Sr. Lead Infrastructure SRE
Personal Qualities
To undertake this role, you will need:
- Keenness to learn new technologies, concepts and techniques.
- Demonstratable critical thinking skills – we deal with complex issues, and this requires clear thought processes.
- Synthesise an approach to an issue from existing knowledge and the new techniques we teach you.
- Drive and determination – the issues we deal with often take twists and turns demanding real stamina from our SREs.
- Confidence to stand your ground using data to explain your conclusions and recommendations.
Qualifications
- The following qualifications are essential for this role:
- At least 5 years’ experience in either;
- Java EE / Jakarta EE application software development, or
- Java EE / Jakarta EE application support
- A demonstratable understanding of distributed systems.
- A working knowledge of containerised applications.
- A demonstratable basic understanding of TCP/IP.
- A demonstrable understanding of an application layer protocol such as HTTP.
Nice to Have
The following qualifications would be beneficial to this role:
- Experience developing or supporting applications based on Tomcat application servers.
- Experience developing or supporting applications based on WebLogic application servers.
- Experience developing or providing support in a microservice environment.
- Knowledge of a messaging technology such as MQ (Message Queue), Solace or Kafka.
- Experience in full stack support (application, data and infrastructure).
- Knowledge of Oracle or Microsoft SQL Server relational database technologies.
- Experience in analysing data logs using Elastic Kibana.
- Experience in analysing data logs using Azure Log Analytics.

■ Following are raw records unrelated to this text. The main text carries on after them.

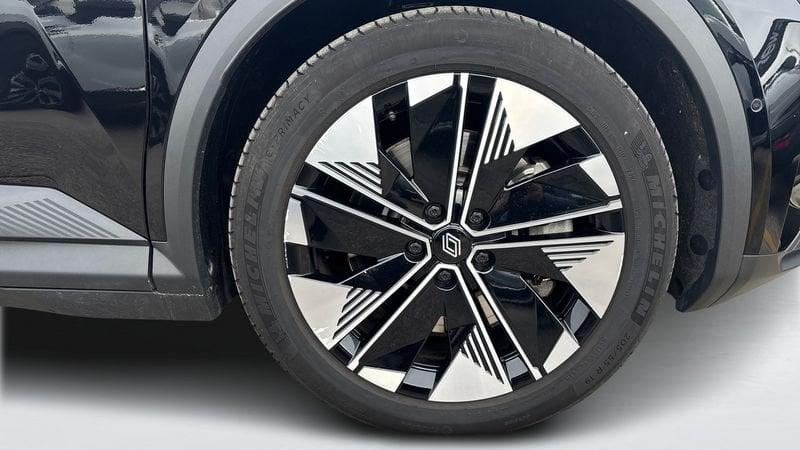 Renault Scénic V E-Tech E-Tech Electric Comfort Range Evolution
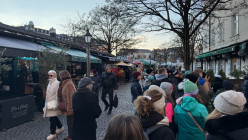 Poznávací zájezd do Německa Poznávací zájezd do Německa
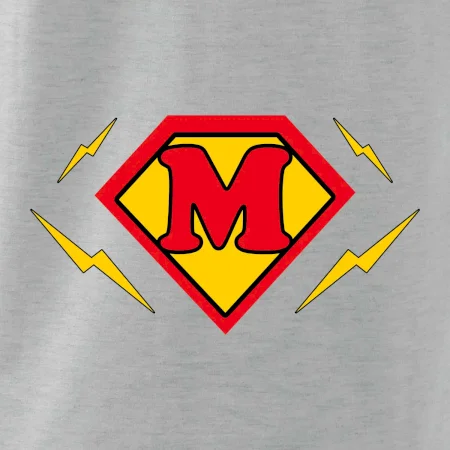 Super mama znak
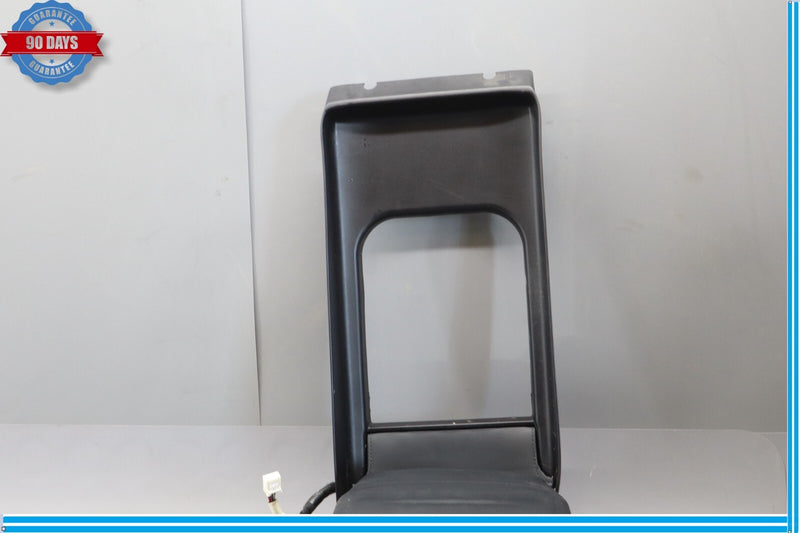 Load image into Gallery viewer, 07-09 Lexus LS460 LS460L Rear Seat Center Console Armrest w/ Switch Oem
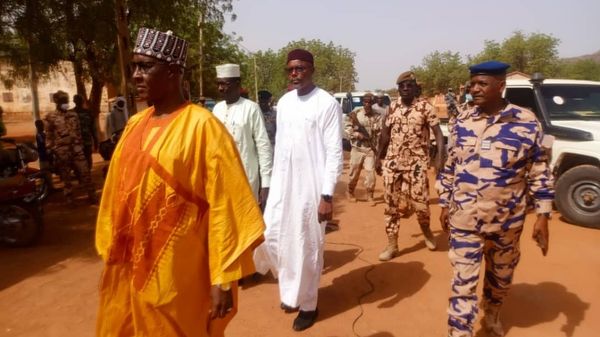 Tchad : Les travailleurs célèbrent dans l’unité la fête du Travail au Guéra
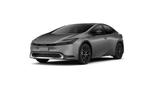 Photo of 2026 Gray Toyota Prius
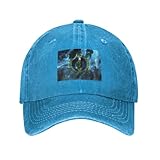 Flag of the United States Secretary of Energy Baseball Cap for Men Women Hats Adjustable Dad Hat Cotton Caps Blue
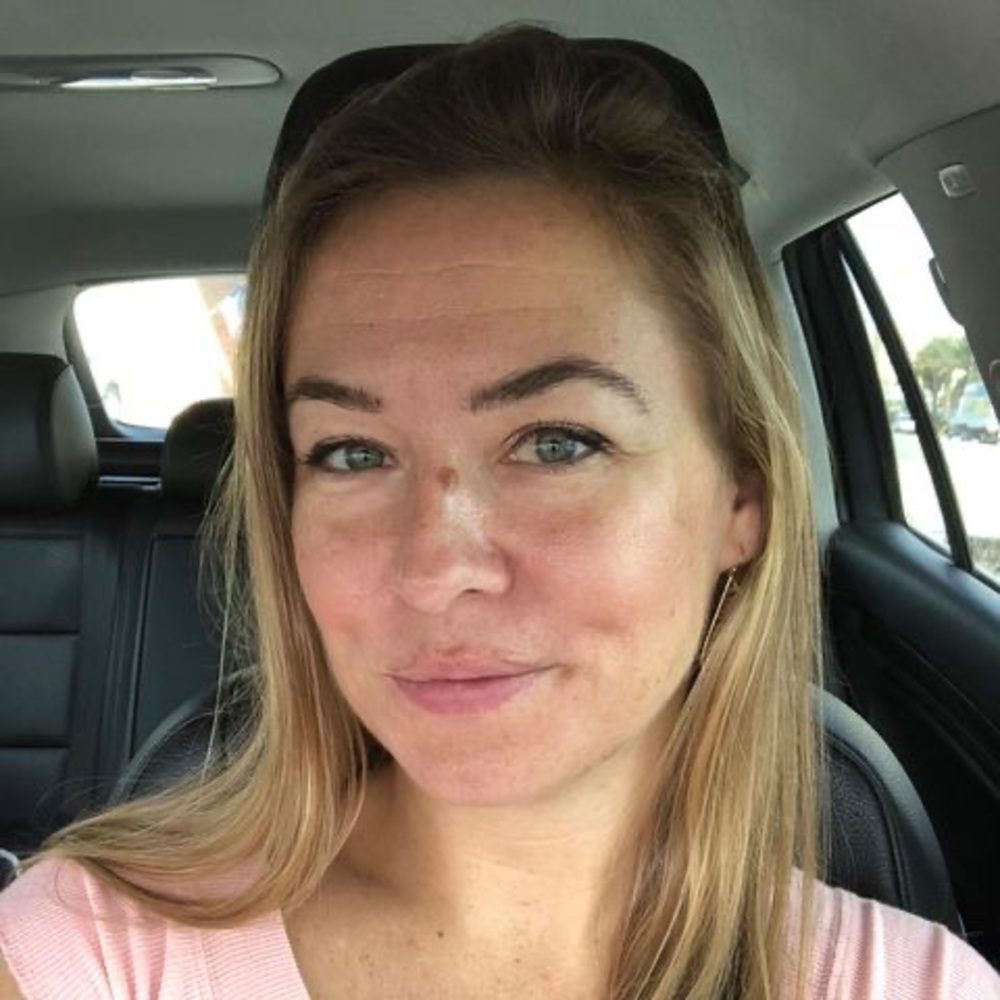 Meet your Posher, Erin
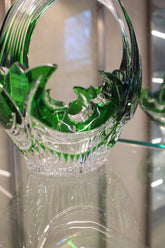 Cos Diadem - 230 mm - verde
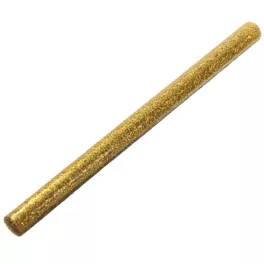   CreArt Ragasztó Stick 11x200 mm Csillámos Arany 3 Darab/Csomag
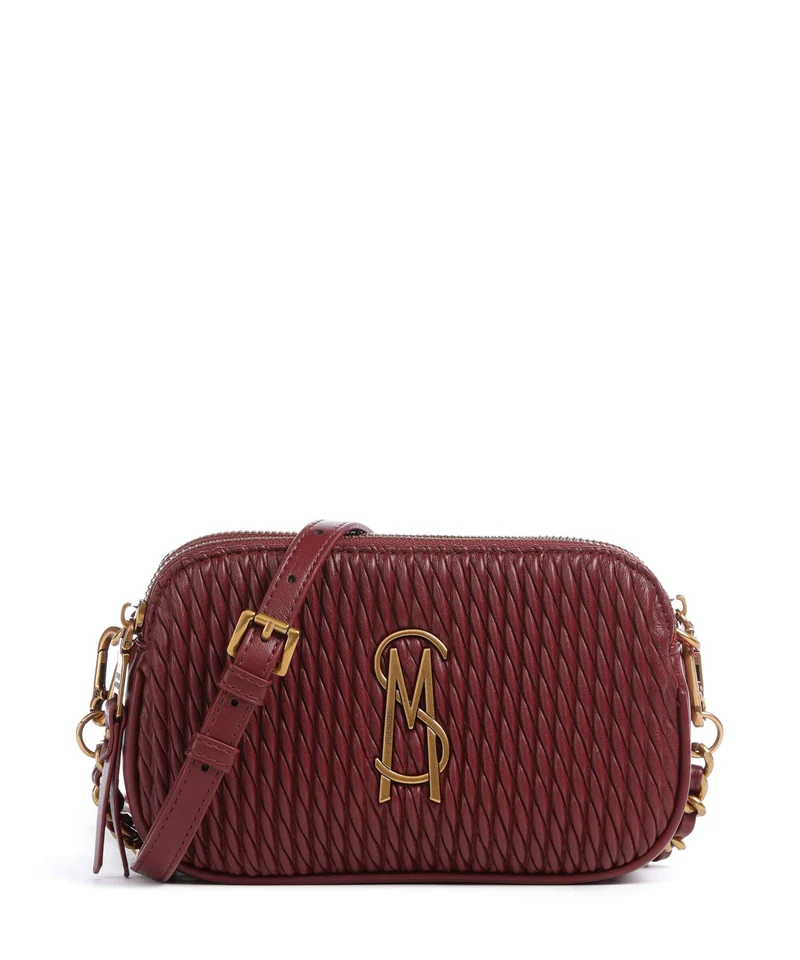 Steve Madden BDAISY-M Sac bandoulière red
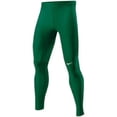 thumbnail image 3 of Nike Mens Running Filament Tights, Navy Blue, X-Large, 3 of 4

- Experience in the use of Wireshark for the capture and analysis of network packet traces.
- Experience (past or present) in the use of an automation platform such as Ansible, Puppet, Chef, Salt or vRA.
- Experience developing or supporting applications based on Pivotal Cloud Foundry (Tanzu Application Service).
- Knowledge of SRE concepts and techniques.
- Experience with DevOps-related tasks; in particular, BAU support.
- Experience in using ServiceNow.
- An understanding of the regulatory landscape for financial services.
Tasks & Responsibilities
General
- Attend weekly team meetings.
- Submit time records at the end of each week.
- Undertake general tasks that may be allocated from time-to-time.
Recurring Problem Diagnosis (RPD)
The investigations will be based on our RPR problem diagnosis method which we will teach you. The tasks and responsibilities are:
- Conduct Discovery Calls to obtain;
- a problem statement,
- a high-level understanding of the moving parts of the system to investigate,
- how the data flows around the system, and
- the diagnostic data sources available.
- Produce a Diagnostic Capture Plan that describes how the data needed will be captured.
- Help app and infra people to execute the Diagnostic Capture Plan.
- Analyse the data that results to determine the root cause of the problem, or the next steps.
- Issue periodic email-based status reports.
- Attend investigation progress meetings with stakeholders.
- Notify the team leader of blockers or other issues that may arise.
- Assist other SREs in investigations.
- Handle multiple RPDs at any time – this is possible as there can be long pauses in the investigations.
- Undertake projects to improve our ability to solve problems.
Golden Signal Monitoring
- Use Site Reliability Core (SRC) to identify app and infrastructure services that are missing their Service Availability target or in danger of doing so.
- For the services identified as having a problem, investigate using SRC and other data sources.
- Assess the underlying issue against criteria that we have establish and, where appropriate, create a ServiceNow problem record with details of the problem and assign to the service owner.
- Work with the team that owns the service to help them understand our findings and explain to vendors.
- Assist the service support team in determining the cause of the problem.
- Assist in the operation of our SRC system including onboarding of services, setting availability metrics and fine tuning SLOs.
- Undertake projects to improve our ability to monitor systems and deliver service availability information.